### What you should do
Revise the forum thread from "If you already" to "for different purposes.", putting "band saw" wherever "bandsaw" appears.

# A Bad Rap



## TopamaxSurvivor

I thought those were platforms to mount your own jig saw. For that price, it must come with it's own motor and saw unit?


----------



## tierraverde

Yup Topmax,
Variable speed included.
(Glad to see that handsome face back ;-))


----------



## StumpyNubs

I looked at this in Woodcraft a while back. I asked the guys there what anyone would want that machine for and not one of them could think of a reason they'd buy one. Not because of quality or any bad review they'd seen. Simply because a band saw can do anything this machine can.

So I don't get it. Unless you don't own a band saw, why would you want this? I suppose if you remove the arm you would have larger capacity than a band saw, but then you're going to get that wobble and vibration without the stabilization arm. Since I've never used one, I am interested if someone can tell me what makes this tool worth buying…

BTW- I don't think today's Rockwell is even the same company as the old brand (which was owned by Delta), is it?


----------



## richgreer

If you already own a scroll saw, jig saw and band saw what does this do with wood that you cannot already do? I understand it can be used on metal, but I have no interest in that.


----------



## tierraverde

Stumpy, Rich,
Try cutting a square inside of a piece of wood on a bandsaw without an entry cut. You can, but you need to cut the blade, inset it, weld and grind it. Many people mount an inverted jig saw for this purpose. This machine is precisely that. This is a jigsaw with added benefits, that's all.
I also have a Bosch jig saw but this is another piece of equipment that compliments my tools, and gives added control on precise cuts. it makes sense to me, just as having 3 or 4 battery drills for different purposes.
Just my opinion.


----------



## StumpyNubs

I suppose, but I always just use the scroll saw for that. It's quick and easy to loosen one end of the blade and slip it through a hole.

Don't get me wrong, it looks like a nice tool to me. I just can't think of why anyone with a scroll saw would want it. And this is coming from a guy who thinks he needs every tool he sees!

Perhaps YOU can be our test case? Use this machine half the time and a scroll saw or band saw the other half. Report back to us in a few months and tell us if it's worth buying.

BTW- I'm not trying to say *YOU *shouldn't have bought one, I'm just trying to decide if *I* want to buy one…


----------



## tierraverde

Conversely I don't own a scroll saw.
They are two different machines with different purposes.

### Given information

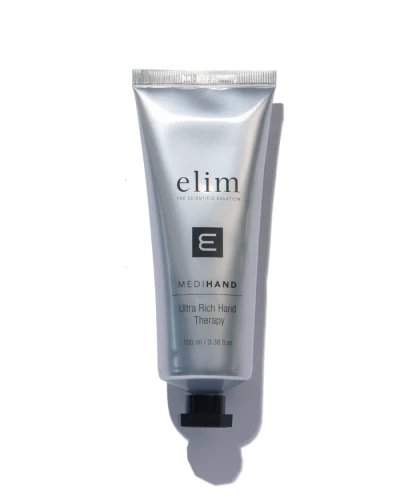 Srebrna tubka kremu do rąk Elim MediHand Ultra Rich Hand Therapy o pojemności 100 ml ustawiona pionowo na białym tle. Produkt przeznaczony do intensywnej pielęgnacji dłoni, z eleganckim metalicznym wykończeniem opakowania i czarną zakrętką.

### Output of the task
If you already own a scroll saw, jig saw and band saw what does this do with wood that you cannot already do? I understand it can be used on metal, but I have no interest in that.


----------



## tierraverde

Stumpy, Rich,
Try cutting a square inside of a piece of wood on a band saw without an entry cut. You can, but you need to cut the blade, inset it, weld and grind it. Many people mount an inverted jig saw for this purpose. This machine is precisely that. This is a jigsaw with added benefits, that's all.
I also have a Bosch jig saw but this is another piece of equipment that compliments my tools, and gives added control on precise cuts. it makes sense to me, just as having 3 or 4 battery drills for different purposes.